La table de la rupture du jeûne compte aussi un autre plat appelé “Laglou”, à base d’orge mélangé à une poignée de sable pour être cuit sur les braises avec l’utilisation d’un récipient en argile dédié à cette fin, a-t-elle noté, expliquant qu’une fois les graines d’orge muries, elles sont séparées du sable pour être servies avec du beurre ou du “smen”.
Elle a cité, en outre, la disparition du pain dit ”Al Fattir” préparé à base de farine d’orge et d’eau sans sel ni levure, et cuit à la manière traditionnelle à travers son emplacement dans un trou de sable avant d’être couvert de braises pour être servi, par la suite, avec une sauce et de la viande cameline.
La table du Ftour dans les provinces du Sud se distingue aussi par un autre délice de la cuisine locale appelé ”Marou viande” préparé à base de viande cameline dans une jarre spéciale, avec de l’huile, du sel et de l’eau, auxquels on ajoute du riz avant de le servir dans une grande assiette.
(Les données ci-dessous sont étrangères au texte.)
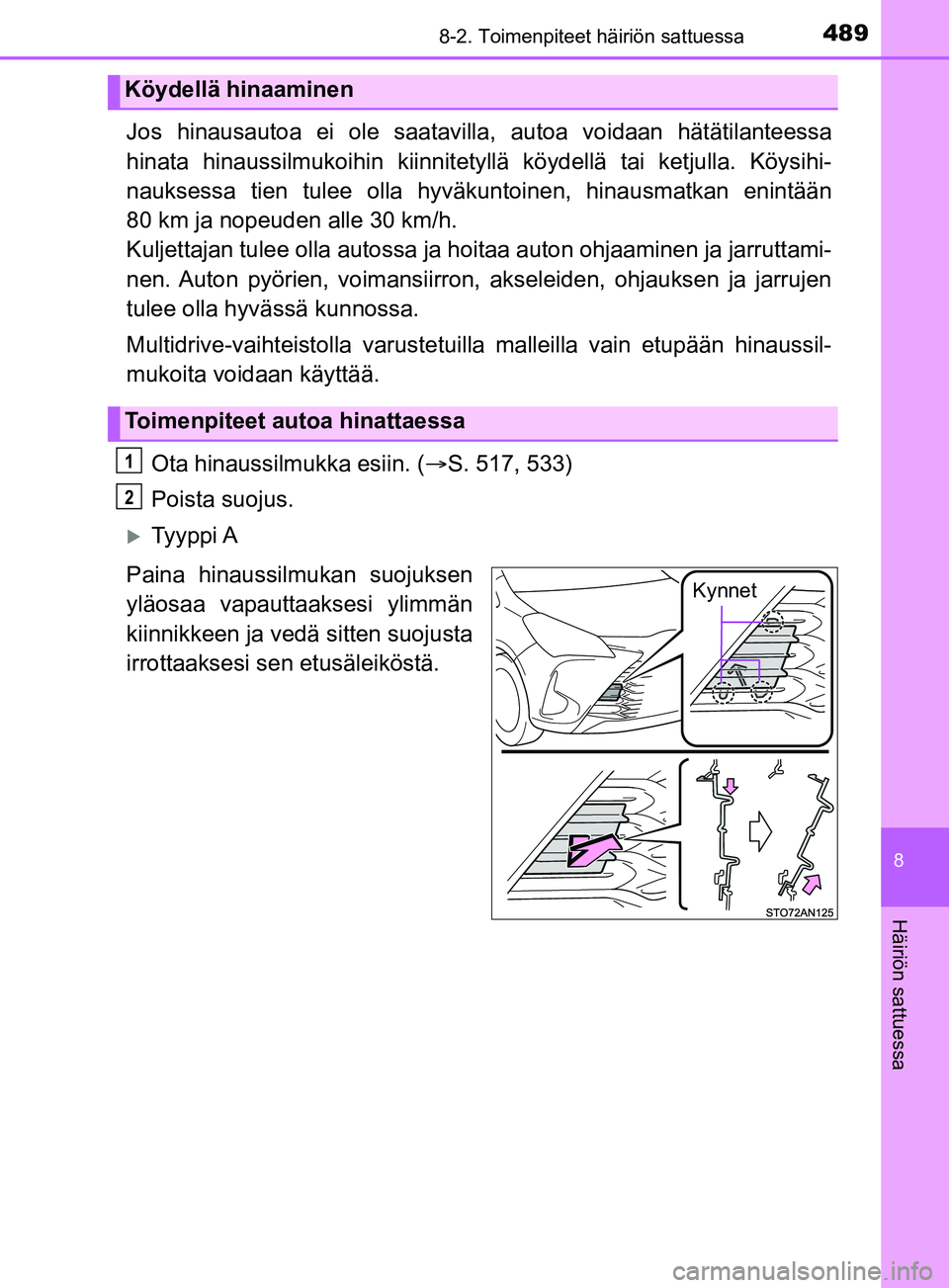 TOYOTA YARIS 2019  Omistajan Käsikirja (in Finnish) 4898-2. Toimenpiteet häiriön sattuessa
8
Häiriön sattuessa
YARIS_F_OM_Europe_OM52K19FI
Jos hinausautoa ei ole saatavilla, autoa voidaan hätätilanteessa
hinata hinaussilmukoihin kiinnitety llä k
La société locale n’a eu de cesse de connaitre des mutations socio-économiques accélérés ayant conduit à un changement du mode de vie, dans le sens où à l’heure actuelle, la majorité des familles locales mélangent leurs traditions et leurs plats ramadanesques originaux, lesquels tentent de résister à ce changement de goûts, avec d’autres mets et recettes et à leur tête “Chebakiya” et ”Slilou” entre autres.
In fine, les traditions culinaires et les habitudes alimentaires de la population de Dakhla, comme des autres provinces du Sud du Maroc, demeurent ce beau témoin de l’histoire et de la civilisation tout aussi riche que distinguée de cette partie du territoire national et illustrent leur attachement aux traditions et coutumes, ainsi qu’aux valeurs de solidarité et de partage qui caractérisent ce mois sacré.